> Exercise input:
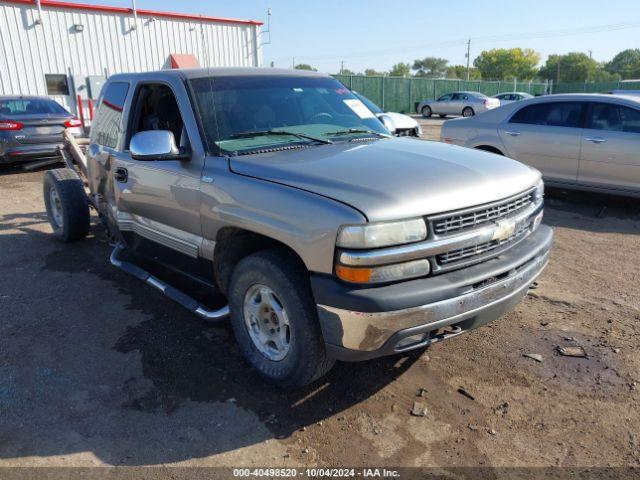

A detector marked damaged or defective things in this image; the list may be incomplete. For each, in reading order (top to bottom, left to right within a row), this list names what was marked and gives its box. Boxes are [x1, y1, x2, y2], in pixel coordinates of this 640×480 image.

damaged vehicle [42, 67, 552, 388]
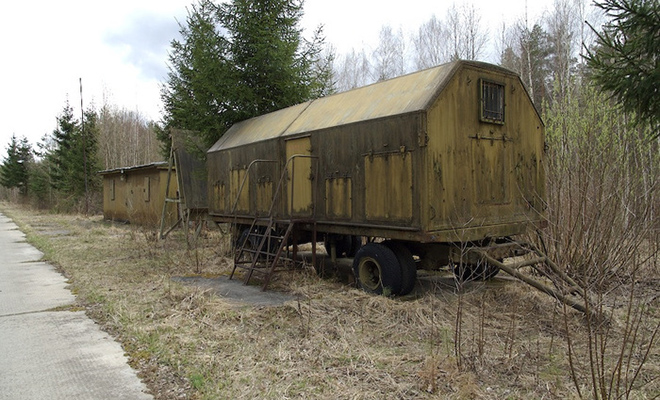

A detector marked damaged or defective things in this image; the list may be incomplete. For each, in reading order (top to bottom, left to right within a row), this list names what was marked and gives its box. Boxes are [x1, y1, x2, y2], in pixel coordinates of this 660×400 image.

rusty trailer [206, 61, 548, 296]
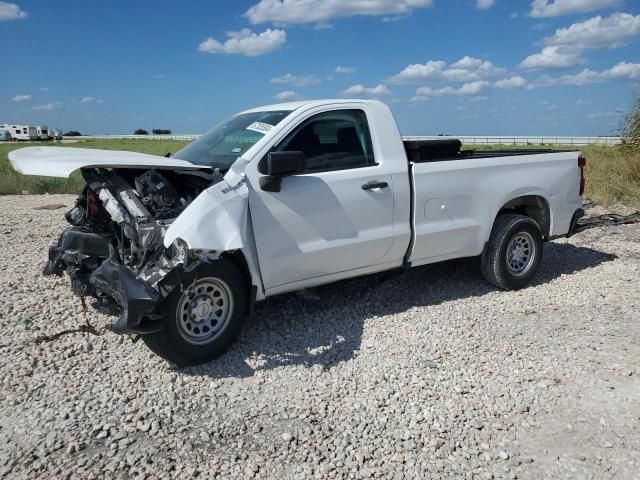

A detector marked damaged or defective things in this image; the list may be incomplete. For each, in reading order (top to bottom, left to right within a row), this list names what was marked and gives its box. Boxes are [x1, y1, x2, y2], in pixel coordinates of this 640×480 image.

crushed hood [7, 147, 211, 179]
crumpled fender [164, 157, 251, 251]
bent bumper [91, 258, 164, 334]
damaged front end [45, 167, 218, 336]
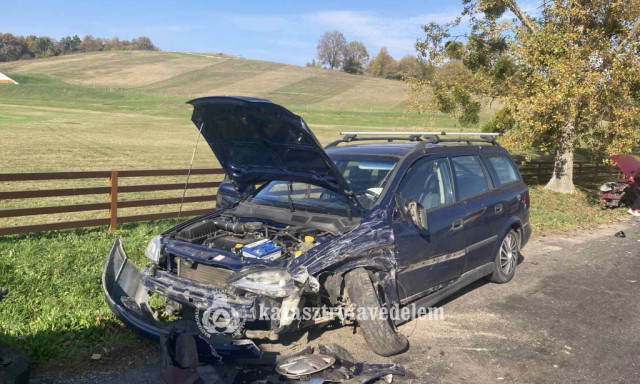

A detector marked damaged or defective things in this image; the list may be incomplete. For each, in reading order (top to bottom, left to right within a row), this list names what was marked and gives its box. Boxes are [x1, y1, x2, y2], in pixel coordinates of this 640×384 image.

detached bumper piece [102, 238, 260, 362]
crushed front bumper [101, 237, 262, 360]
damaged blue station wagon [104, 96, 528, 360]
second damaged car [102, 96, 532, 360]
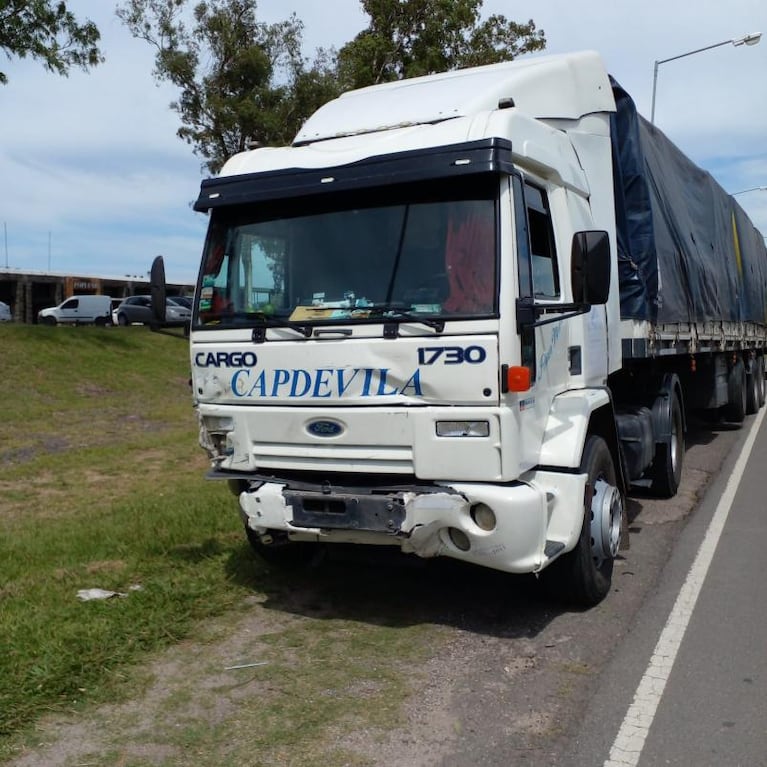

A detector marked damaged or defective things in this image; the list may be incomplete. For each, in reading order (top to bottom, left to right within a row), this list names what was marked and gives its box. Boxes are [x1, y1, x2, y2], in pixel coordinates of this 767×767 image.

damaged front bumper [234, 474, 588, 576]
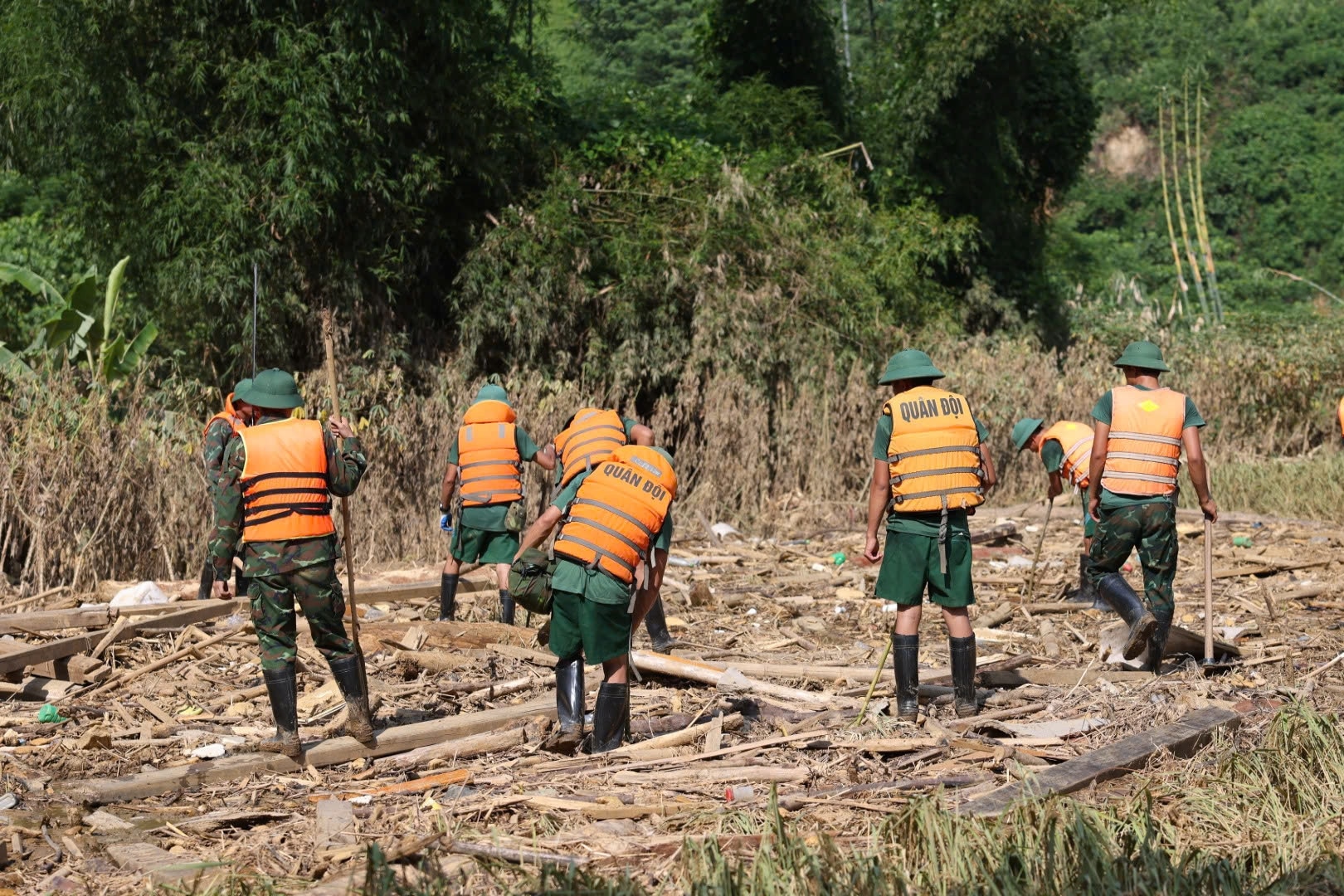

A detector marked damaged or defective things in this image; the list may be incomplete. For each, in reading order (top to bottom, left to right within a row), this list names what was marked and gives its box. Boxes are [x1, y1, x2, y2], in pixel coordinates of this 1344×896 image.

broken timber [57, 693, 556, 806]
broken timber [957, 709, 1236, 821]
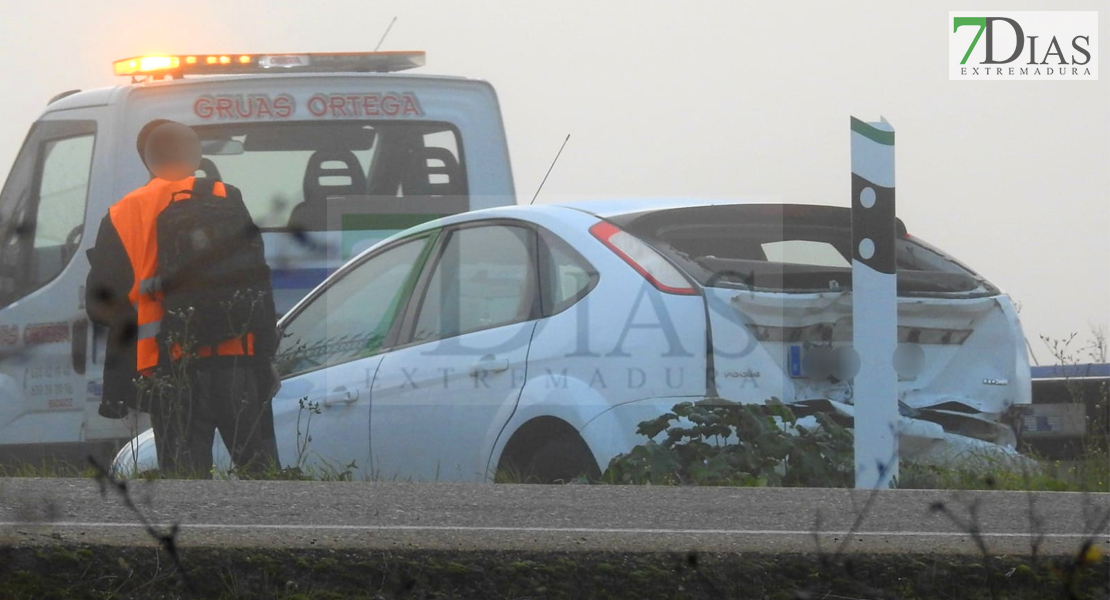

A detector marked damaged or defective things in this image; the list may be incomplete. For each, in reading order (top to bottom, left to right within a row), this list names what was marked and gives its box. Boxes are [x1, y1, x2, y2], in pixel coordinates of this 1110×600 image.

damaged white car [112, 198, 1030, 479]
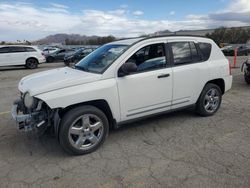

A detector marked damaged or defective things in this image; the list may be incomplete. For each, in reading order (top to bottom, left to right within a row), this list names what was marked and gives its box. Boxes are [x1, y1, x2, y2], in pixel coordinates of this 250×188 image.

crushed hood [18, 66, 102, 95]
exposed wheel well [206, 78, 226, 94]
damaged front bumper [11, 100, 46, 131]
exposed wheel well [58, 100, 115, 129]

> What you have to do:
Drop the pictures, then write out everything else in the records exactly.

> Task result:
A detector marked damaged or defective things in this image; the list may be incomplete. For each, in reading order (top to bottom, left to right within a row), this list names what was marked and gives its box. Boxes are [x1, y1, x2, y2], in pixel coordinates of this 640×480 image.

damaged vehicle [42, 67, 552, 388]

A detector marked damaged or defective things in this image; the list may be incomplete. For each, in reading order (top to bottom, left to right within a row), this list names what was marked and gives its box. Boxes are [x1, y1, x2, y2], in pixel coordinates of this 660×400 image.

rusty trailer [206, 61, 548, 296]

A detector marked damaged or defective things in this image; the list may be incomplete. For each, in reading order (top to bottom, left to right within a row), this list names what was marked and gives its box. Boxes are [x1, y1, x2, y2], in pixel coordinates of this 640×480 image.

crushed hood [7, 147, 211, 179]
crumpled fender [164, 157, 251, 251]
bent bumper [91, 258, 164, 334]
damaged front end [45, 167, 218, 336]

A detector marked damaged or defective things in this image; the list may be incomplete. For each, in reading order (top to bottom, left to right within a row), this list names what was marked and gives its box. Boxes are [x1, y1, x2, y2], in pixel coordinates of this 640×384 image.

detached bumper piece [102, 238, 260, 362]
crushed front bumper [101, 237, 262, 360]
damaged blue station wagon [104, 96, 528, 360]
second damaged car [102, 96, 532, 360]

A detector marked damaged or defective things in this image; the list may be incomplete. For each, in reading order (top to bottom, left to right within a row), this list names what was marked and gives its box. Boxes are [x1, y1, x2, y2], in pixel coordinates of this 767×767 image.

damaged front bumper [234, 474, 588, 576]

A detector marked damaged or defective things in this image; the list may be incomplete. For each, in reading order (top to bottom, left to right within a row), this list names what was marked and gives its box. Boxes are [x1, y1, x2, y2], in pixel coordinates of this 1344×896 image.

broken timber [57, 693, 556, 806]
broken timber [957, 709, 1236, 821]

A detector marked damaged or defective things in this image; the list may be incomplete. For each, in reading order (top to bottom, left to right within a row), this list names what was marked and gives its box. Boxes are [x1, y1, x2, y2], in pixel coordinates of this 1110×600 image.

damaged white car [112, 198, 1030, 479]

A detector marked damaged or defective things in this image; the list may be incomplete. For each, in reading order (top to bottom, left to right within a row), this list names what was marked and gives its box. Boxes are [x1, y1, x2, y2], in pixel coordinates of this 250×188 image.

crushed hood [18, 66, 102, 95]
exposed wheel well [206, 78, 226, 94]
damaged front bumper [11, 100, 46, 131]
exposed wheel well [58, 100, 115, 129]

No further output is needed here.